Our data from before:

In [None]:
import pandas as pd

row1 = {'Subj_ID': '001', 'score': 16.5, 'group' : 2, 'condition': 'cognition'}
row2 = {'Subj_ID': '002', 'score': 22.0, 'group' : 1, 'condition': 'perception'}
row3 = {'Subj_ID': '003', 'score': 18.1, 'group' : 1, 'condition': 'perception'}

df = pd.DataFrame([row1, row2, row3])
df

Let's try to predict `score`, based on `group` and `condition`.

The inputs and outputs need to be numeric, so for `condition` we will code `'cognition'` as `0` and `'perception'` as `1`.

In [None]:
# Remember this sort of thing?
df['condition'] == 'perception'

In [None]:
(df['condition'] == 'perception').astype(int)

In [None]:
# Remember we add a new column by assigning a list/array to a new column name.

df['condition_as_indicator'] = (df['condition'] == 'perception').astype(int)
df

In [None]:
# Traditionally, the input for ML is called X

X = df[['group', 'condition_as_indicator']]
X

In [None]:
# And the target is called y

y = df['score']
y

In [None]:
# Train a simple linear model to predict y from X

from sklearn import linear_model

reg = linear_model.LinearRegression()

reg.fit(X, y) # this does the training

# The trained model is stored in reg

print('The regression coefficients: ', reg.coef_)
print('The regression intercept: ', reg.intercept_)
print()
print('That is, we predict:')
print('score = ', reg.coef_[0], '* group + ', reg.coef_[1], '* condition_as_indicator + ', reg.intercept_)

In [None]:
# Put the predictions back in the dataframe as "predicted_score" so we can see it all together.
#
# The predict() method predicts using the trained model

X = df[['group', 'condition_as_indicator']]

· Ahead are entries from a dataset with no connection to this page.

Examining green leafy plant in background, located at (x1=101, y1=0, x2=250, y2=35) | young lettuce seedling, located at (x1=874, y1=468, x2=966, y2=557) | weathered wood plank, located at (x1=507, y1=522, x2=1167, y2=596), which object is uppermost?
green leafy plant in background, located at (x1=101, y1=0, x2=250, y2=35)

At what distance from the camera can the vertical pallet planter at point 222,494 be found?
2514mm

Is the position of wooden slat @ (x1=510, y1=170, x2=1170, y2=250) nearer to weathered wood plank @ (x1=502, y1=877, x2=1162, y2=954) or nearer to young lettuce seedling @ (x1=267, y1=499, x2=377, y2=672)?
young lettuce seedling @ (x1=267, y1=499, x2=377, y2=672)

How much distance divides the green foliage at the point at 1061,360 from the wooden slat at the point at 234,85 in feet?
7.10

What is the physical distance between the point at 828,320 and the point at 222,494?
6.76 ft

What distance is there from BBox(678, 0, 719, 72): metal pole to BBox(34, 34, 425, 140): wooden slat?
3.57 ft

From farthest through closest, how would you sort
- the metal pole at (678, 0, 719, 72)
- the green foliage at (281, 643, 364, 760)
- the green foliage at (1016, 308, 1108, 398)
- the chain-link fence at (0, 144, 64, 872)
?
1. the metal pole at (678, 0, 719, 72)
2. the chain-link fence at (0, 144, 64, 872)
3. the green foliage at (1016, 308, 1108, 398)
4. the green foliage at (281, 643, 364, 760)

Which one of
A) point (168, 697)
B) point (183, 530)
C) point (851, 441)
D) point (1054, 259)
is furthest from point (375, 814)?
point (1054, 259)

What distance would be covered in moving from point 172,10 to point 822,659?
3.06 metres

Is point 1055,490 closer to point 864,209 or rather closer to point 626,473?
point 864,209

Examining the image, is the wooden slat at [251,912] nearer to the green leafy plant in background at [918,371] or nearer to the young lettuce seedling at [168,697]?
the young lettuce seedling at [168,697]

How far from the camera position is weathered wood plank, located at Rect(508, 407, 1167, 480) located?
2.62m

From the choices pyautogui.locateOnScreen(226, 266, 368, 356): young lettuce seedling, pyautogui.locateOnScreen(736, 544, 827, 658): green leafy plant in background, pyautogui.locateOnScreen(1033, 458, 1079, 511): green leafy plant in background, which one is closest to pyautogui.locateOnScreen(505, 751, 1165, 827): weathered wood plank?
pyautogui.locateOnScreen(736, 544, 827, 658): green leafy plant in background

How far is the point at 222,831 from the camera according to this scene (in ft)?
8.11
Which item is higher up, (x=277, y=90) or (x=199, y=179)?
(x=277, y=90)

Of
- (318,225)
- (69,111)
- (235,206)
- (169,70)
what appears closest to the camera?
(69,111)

df['predicted_score'] = reg.predict(X)
df

### COGS 108: Data Science in Practice

<div class="alert alert-info">
If you are interested in data science and scientific computing in Python, consider taking <b>COGS 108</b> : <a>https://github.com/COGS108/</a>.
</div>

## Scientific Computing Recap

Today's goal was to look at these _briefly_, so you have an idea of _when_ to reach for them.

- `numpy` - for lists of numbers
- `pandas` - for tables of heterogenious data (i.e. not just numbers)
- `scipy` - for probability distributions and statistical analysis
- `sklearn` - for machine learning

To actually use these you will have to Google your questions and/or read the docs. Honestly, that's what real-world programming is. You cannot memorize everything.